Haeyoung Yoon is a Deputy Program Director at the National Employment Law Project (NELP) in New York City. She co-directs NELP’s Good Jobs, a program area that develops strategic policies to create good jobs, enforce and strengthen workplace rights, and build ladders and upward mobility for low-wage and immigrant workers in the U.S. labor market. Over the course of her career, Ms. Young worked on low-wage and immigrant rights issues in the non-profit and academic sectors. At NELP, she works closely with national worker center alliances, unions, and community groups at the national, state, and local levels to develop innovative polices to address the changing nature of work, strengthen labor standards in the low-wage labor markets, and improve material conditions of workers’ lives.

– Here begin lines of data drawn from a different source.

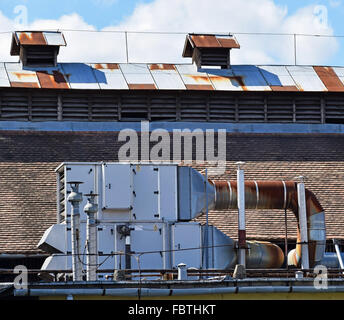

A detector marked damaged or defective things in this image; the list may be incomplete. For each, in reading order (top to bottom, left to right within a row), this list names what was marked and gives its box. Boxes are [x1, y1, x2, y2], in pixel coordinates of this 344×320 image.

rusty metal roof [10, 31, 66, 56]
rusty metal roof [183, 33, 239, 57]
rust stain on metal [36, 71, 69, 89]
rusty metal roof [0, 61, 344, 92]
rust stain on metal [314, 66, 344, 92]
rusty round duct [211, 180, 326, 268]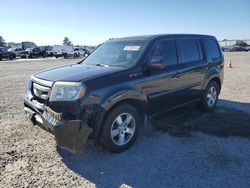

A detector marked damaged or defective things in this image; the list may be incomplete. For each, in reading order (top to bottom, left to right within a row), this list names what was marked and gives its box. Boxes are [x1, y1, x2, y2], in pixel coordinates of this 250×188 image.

broken headlight [49, 81, 86, 100]
damaged front bumper [23, 97, 93, 155]
detached bumper piece [24, 102, 93, 155]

She works closely with all the major worker center alliances, networks, and national campaigns to support their campaigns. Ms. Yoon provided critical legal and other campaign support for the successful passage of the New York Domestic Workers Bill of Rights, the first-of-its kind to win expanded and industry-specific rights for domestic workers. At the Urban Justice Center, she represented low-wage and immigrant workers working in service industries, including domestic work, restaurant, and construction in wage and hour litigation. She was one of the lead counsel in Iqbal v. Ashcroft, a civil rights case on behalf of two South Asian and Arab immigrant men who were wrongfully detained and subjected to cruel and inhumane treatment and discrimination in a detention center in the aftermath of 9/11. Prior to joining NELP, she was Executive Director of CAAAV Organizing Asian Communities. Ms. Yoon has taught at the New York University School of Law, co-directing its’ Immigrant Rights Clinic and the Brooklyn Law School. She was awarded a Trial Lawyer of the Year Finalist by Public Justice in 2006 for Iqbal v. Ashcroft.

William David Young: Assistant General Counsel, U.S. Agency for International Development, Washington, D.C.

Days on campus: October 16 and 17

David Young is an Assistant General Counsel within the Office of General Counsel at the U.S. Agency for International Development (USAID), where he is primarily responsible for legal issues facing USAID’s Bureau for Africa and Bureau for Food Security. From August 2012 to August 2014 he served as USAID’s Resident Legal Officer in Kyiv, Ukraine. Prior to the assignment in Ukraine, he served as the Resident Legal Officer in Khartoum, Sudan, from July 2009 to November 2011 and was responsible for USAID legal issues in Sudan and South Sudan. Mr. Young is currently a Foreign Service Officer, but he has also worked as a Civil Service attorney in the USAID Office of General Counsel. In addition, he has served as Counsel to the House Government Reform Committee in the U.S. House of Representatives, staff attorney for the Servicemembers Legal Defense Network – counseling those affected by the “don’t ask, don’t tell” policy prohibiting open service of LGBT military members – and as a Judge Advocate in the U.S. Air Force (assignments in Texas and Japan). He earned his J.D. from the College of William and Mary Law School and his B.A. from Amherst College. David and his husband Eric (a Foreign Service Officer in the State Department) live in Washington, D.C.